While he was in Logan, Salt Lake City and Deer Valley, he talked to supporters and reporters. But he sat down to spend extra time with our Richard Piatt.
Candidate Mitt Romney is not that different, personally, from Olympic boss Mitt Romney. When we sat down for our interview, he was in a relaxed mood. We shared a joke, reminisced about his days in Utah, and got into the several meaty issues that are and will be defining the race for the presidency.
Even Mitt Romney is surprised at how far he's come in such a short time.
"It's going very well, I must admit," he said. "At this stage six months or a year ago, I was hardly known across the country. And I've devoted my resources in the primary states. At this point I'm either in the lead or tied for the lead, and that's very good news, a lot better than I would have expected a year ago."
Romney appears willing and capable of answering any question thrown his way. He's getting particularly accustomed to answering the inevitable question about his Mormon faith.
"I'm always asked about my faith," he admits. "I point out to people that we don't choose our political leaders from where they go to church.
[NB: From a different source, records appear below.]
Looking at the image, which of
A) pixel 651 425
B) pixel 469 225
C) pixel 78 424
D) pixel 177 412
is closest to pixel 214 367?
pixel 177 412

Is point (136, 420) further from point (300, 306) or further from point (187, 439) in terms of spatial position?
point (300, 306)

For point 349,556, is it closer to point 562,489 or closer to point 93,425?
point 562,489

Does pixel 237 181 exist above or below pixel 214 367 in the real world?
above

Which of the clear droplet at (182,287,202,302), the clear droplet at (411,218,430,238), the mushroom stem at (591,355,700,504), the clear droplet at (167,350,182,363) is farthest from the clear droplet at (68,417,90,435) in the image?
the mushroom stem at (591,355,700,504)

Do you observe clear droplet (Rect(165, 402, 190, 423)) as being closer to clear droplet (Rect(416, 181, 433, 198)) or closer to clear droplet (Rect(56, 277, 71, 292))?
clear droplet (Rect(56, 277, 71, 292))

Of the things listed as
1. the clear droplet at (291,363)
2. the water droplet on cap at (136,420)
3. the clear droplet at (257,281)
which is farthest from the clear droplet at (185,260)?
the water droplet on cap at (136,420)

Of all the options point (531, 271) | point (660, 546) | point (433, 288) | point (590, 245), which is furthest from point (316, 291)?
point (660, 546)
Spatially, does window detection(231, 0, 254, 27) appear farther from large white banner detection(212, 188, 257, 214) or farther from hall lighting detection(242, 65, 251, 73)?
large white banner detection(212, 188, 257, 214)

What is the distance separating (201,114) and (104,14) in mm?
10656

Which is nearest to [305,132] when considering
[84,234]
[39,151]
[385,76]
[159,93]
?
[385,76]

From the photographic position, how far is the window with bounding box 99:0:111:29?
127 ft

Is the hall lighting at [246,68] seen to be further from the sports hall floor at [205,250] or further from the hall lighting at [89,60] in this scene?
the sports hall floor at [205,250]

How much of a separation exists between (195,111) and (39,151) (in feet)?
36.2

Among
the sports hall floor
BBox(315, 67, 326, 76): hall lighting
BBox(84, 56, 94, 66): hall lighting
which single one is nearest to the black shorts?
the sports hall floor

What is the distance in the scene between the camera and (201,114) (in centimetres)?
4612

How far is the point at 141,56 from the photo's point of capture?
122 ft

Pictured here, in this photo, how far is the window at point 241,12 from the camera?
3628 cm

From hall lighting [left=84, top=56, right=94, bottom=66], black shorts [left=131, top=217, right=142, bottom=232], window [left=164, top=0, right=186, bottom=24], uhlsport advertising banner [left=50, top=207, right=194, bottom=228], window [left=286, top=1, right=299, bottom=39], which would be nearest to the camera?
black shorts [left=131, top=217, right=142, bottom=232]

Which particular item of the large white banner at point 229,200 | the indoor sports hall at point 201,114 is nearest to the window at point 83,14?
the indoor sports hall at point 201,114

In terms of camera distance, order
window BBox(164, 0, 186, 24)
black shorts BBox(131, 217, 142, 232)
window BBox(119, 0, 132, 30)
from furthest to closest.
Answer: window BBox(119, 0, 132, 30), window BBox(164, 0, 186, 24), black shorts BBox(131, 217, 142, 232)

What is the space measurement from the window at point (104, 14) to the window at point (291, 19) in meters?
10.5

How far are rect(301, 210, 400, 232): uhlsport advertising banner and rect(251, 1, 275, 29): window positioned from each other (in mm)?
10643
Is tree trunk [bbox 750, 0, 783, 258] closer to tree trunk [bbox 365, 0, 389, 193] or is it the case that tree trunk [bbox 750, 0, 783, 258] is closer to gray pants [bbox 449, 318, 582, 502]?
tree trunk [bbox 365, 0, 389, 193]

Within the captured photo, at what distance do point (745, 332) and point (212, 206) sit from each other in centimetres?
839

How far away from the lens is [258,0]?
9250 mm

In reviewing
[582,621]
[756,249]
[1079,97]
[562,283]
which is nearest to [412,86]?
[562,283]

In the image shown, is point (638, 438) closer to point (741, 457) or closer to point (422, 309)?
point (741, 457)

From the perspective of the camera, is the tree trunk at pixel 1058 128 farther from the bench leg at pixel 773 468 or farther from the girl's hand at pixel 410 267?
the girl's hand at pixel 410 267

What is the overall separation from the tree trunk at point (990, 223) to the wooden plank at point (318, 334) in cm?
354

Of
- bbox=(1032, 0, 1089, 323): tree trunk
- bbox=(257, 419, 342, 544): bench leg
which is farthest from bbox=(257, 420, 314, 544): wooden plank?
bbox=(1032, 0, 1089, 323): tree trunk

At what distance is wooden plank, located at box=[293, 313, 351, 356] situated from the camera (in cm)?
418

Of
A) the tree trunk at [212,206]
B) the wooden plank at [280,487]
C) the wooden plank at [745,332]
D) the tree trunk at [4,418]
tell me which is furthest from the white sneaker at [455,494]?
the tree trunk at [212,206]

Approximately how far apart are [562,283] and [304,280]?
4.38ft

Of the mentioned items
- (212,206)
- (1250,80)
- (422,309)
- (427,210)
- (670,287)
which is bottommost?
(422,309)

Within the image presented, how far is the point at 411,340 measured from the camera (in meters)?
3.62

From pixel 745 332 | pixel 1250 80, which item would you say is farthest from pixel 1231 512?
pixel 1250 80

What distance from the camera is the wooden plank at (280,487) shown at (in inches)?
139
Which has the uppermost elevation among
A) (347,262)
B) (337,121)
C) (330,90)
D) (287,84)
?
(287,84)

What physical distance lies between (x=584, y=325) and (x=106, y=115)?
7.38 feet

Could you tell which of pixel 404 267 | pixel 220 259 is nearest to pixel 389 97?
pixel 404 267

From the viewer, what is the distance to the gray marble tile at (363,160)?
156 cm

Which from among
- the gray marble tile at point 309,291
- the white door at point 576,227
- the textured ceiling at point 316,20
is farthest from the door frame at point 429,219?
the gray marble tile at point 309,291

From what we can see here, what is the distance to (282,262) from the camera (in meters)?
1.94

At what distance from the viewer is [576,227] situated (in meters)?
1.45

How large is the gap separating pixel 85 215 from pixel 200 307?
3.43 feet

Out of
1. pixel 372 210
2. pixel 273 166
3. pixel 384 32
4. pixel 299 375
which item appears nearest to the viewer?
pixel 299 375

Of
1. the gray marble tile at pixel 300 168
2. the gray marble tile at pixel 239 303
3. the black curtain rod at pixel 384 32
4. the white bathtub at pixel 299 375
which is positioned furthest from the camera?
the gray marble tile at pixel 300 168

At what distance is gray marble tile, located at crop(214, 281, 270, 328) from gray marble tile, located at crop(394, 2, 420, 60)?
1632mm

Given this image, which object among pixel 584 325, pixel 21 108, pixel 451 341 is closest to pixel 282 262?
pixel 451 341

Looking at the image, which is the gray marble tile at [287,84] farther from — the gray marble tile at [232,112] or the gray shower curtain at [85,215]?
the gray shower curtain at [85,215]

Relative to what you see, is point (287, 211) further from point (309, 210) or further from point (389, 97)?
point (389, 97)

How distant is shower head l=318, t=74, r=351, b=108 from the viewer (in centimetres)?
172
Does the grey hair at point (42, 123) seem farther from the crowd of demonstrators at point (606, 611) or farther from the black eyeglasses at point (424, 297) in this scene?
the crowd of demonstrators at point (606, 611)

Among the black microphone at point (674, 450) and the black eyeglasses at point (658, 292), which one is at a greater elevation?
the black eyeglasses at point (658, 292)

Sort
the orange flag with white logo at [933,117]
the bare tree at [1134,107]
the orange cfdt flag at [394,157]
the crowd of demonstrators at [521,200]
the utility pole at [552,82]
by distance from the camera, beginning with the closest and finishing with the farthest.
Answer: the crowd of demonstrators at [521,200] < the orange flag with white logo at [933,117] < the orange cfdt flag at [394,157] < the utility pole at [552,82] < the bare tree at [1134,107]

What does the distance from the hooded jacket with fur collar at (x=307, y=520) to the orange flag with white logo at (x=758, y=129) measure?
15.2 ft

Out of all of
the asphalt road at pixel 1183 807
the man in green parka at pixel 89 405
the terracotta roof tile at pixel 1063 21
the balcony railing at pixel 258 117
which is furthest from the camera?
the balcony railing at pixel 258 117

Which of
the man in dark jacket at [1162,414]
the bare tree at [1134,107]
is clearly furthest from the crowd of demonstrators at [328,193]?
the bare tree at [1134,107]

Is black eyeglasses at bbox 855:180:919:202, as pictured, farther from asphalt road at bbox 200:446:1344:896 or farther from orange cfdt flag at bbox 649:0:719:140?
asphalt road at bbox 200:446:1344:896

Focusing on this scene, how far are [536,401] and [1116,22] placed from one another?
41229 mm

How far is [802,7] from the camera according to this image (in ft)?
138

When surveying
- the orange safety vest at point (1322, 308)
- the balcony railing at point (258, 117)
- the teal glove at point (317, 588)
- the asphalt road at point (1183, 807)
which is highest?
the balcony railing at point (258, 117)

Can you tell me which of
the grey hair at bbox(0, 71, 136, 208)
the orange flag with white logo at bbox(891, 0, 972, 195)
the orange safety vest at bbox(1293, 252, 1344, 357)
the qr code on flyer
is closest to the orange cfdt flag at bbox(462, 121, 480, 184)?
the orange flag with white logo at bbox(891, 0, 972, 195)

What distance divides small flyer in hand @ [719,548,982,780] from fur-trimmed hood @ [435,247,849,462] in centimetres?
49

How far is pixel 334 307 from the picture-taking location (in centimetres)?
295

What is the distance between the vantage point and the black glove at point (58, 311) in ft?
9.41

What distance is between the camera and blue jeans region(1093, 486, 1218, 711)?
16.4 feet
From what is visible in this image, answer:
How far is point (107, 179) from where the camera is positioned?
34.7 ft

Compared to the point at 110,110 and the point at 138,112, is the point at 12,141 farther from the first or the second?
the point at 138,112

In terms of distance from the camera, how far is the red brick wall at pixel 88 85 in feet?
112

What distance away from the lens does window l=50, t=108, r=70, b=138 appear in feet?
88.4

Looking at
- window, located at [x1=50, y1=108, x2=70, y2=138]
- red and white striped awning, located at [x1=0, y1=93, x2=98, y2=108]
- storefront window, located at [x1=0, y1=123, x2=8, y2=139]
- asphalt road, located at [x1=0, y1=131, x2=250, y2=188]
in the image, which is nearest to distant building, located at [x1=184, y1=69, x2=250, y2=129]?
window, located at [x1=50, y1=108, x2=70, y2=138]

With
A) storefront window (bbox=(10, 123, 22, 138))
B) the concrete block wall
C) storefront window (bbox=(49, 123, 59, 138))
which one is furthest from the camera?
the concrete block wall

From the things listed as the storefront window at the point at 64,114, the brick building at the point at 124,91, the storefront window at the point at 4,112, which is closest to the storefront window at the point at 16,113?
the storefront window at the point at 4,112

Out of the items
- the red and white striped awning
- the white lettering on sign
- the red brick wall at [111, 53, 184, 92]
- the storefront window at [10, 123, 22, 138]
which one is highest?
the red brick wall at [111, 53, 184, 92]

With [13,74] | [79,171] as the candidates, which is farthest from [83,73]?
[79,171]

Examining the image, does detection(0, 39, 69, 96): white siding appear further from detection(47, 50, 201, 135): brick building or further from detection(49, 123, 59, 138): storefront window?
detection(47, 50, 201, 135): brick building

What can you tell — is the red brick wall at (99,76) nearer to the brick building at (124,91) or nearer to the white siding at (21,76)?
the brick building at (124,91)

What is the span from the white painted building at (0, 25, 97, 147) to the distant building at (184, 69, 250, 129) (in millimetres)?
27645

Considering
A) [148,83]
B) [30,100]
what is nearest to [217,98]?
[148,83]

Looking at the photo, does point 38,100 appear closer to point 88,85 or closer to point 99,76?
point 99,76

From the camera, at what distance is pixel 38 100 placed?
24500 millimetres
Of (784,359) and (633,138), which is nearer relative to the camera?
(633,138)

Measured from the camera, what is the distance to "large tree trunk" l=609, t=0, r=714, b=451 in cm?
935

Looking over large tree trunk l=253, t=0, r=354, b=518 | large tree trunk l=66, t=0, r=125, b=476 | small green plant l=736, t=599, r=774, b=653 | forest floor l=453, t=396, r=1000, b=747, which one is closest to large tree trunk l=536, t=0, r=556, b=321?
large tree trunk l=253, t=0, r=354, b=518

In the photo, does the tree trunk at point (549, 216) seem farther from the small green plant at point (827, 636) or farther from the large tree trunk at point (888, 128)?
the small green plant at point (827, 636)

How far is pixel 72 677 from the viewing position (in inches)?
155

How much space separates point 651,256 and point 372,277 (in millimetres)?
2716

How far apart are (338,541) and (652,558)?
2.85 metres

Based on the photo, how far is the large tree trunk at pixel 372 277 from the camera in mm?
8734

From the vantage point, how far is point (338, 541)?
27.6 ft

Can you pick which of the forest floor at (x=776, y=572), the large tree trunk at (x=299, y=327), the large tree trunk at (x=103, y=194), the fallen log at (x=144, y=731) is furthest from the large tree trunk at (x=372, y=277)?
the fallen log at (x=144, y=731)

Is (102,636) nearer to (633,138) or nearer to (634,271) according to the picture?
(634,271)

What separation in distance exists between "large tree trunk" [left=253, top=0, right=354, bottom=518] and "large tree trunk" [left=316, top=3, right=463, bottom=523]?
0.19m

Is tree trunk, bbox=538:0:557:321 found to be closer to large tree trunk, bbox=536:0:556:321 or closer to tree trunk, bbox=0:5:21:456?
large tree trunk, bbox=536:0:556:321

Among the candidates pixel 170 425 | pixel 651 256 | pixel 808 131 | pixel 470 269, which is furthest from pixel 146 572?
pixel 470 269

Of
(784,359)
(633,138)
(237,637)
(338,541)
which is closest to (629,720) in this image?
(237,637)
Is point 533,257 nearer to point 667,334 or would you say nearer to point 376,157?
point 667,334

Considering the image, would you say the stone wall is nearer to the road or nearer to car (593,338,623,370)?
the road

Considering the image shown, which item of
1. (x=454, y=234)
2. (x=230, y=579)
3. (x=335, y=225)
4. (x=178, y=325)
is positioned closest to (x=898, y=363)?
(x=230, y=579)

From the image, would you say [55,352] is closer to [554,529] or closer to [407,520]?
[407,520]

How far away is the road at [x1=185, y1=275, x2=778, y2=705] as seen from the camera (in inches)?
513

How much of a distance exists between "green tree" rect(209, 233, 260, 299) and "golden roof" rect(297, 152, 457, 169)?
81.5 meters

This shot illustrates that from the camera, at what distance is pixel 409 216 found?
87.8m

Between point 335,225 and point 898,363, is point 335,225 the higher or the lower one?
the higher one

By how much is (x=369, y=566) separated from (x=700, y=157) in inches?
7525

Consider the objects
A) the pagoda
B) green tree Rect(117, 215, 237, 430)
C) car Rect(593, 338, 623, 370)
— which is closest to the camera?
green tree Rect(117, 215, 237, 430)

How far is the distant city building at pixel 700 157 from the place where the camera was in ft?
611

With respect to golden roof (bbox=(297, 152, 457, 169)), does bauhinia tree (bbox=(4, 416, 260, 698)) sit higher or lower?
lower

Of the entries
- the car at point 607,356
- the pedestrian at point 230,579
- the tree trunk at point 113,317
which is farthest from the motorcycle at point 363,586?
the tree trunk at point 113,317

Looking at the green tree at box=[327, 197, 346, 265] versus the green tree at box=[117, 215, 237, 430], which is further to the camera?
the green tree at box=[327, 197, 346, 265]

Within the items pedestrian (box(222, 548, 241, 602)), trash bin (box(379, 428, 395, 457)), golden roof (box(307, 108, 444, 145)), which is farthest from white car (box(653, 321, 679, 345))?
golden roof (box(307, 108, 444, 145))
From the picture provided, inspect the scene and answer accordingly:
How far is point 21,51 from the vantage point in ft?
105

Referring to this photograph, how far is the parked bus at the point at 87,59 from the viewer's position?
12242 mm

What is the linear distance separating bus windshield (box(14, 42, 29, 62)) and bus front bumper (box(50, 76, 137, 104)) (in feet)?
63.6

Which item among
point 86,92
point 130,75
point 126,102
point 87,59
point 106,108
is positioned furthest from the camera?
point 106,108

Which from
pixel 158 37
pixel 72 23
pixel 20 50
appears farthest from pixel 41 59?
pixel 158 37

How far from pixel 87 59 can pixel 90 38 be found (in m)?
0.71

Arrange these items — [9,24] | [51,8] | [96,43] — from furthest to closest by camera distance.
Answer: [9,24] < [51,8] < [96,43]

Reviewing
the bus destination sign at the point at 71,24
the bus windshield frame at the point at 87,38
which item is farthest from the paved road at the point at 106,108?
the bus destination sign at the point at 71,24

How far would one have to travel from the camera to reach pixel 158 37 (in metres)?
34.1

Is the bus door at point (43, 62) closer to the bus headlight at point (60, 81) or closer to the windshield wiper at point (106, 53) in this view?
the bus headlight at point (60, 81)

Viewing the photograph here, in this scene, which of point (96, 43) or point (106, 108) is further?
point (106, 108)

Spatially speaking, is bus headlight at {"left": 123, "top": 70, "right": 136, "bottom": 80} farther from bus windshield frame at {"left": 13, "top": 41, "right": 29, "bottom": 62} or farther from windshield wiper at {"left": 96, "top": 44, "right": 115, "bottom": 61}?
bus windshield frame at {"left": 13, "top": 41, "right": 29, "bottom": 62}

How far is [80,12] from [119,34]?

We choose them on their values."
He says he hasn't made a decision about doing a "defining speech" on his faith, like John F. Kennedy did nearly 50 years ago.
He did say he's worried about another terrorist attack in America, and supports a strong defense. But he is critical of the conduct of the war in Iraq.
"Well, Iraq has not been terribly well managed over the last few years," he said. "The administration has. I think we were undermanned and underprepared and underplanned for what occurred following Saddam Hussein's collapse. We are where we are. I support the troop surge. We'll see if it's working or not."
Whether or not his faith turns out to be a defining issue in the race, Romney is plagued by perceptions that he has not been consistent in his position on key issues.
"There are a lot of people in this country overall who are very cynical of candidates who they feel will say or do anything to get elected," Piatt said. "You've changed your position on abortion and gay rights. What do you say to people who think that's what you've done in those cases?"
Romney responded, "Well, it was a very difficult decision as I came into political office, about what to do about abortion. I feel very strongly that abortion is wrong, that a person faced with that choice should not choose abortion. But the question was, what should the role of government be?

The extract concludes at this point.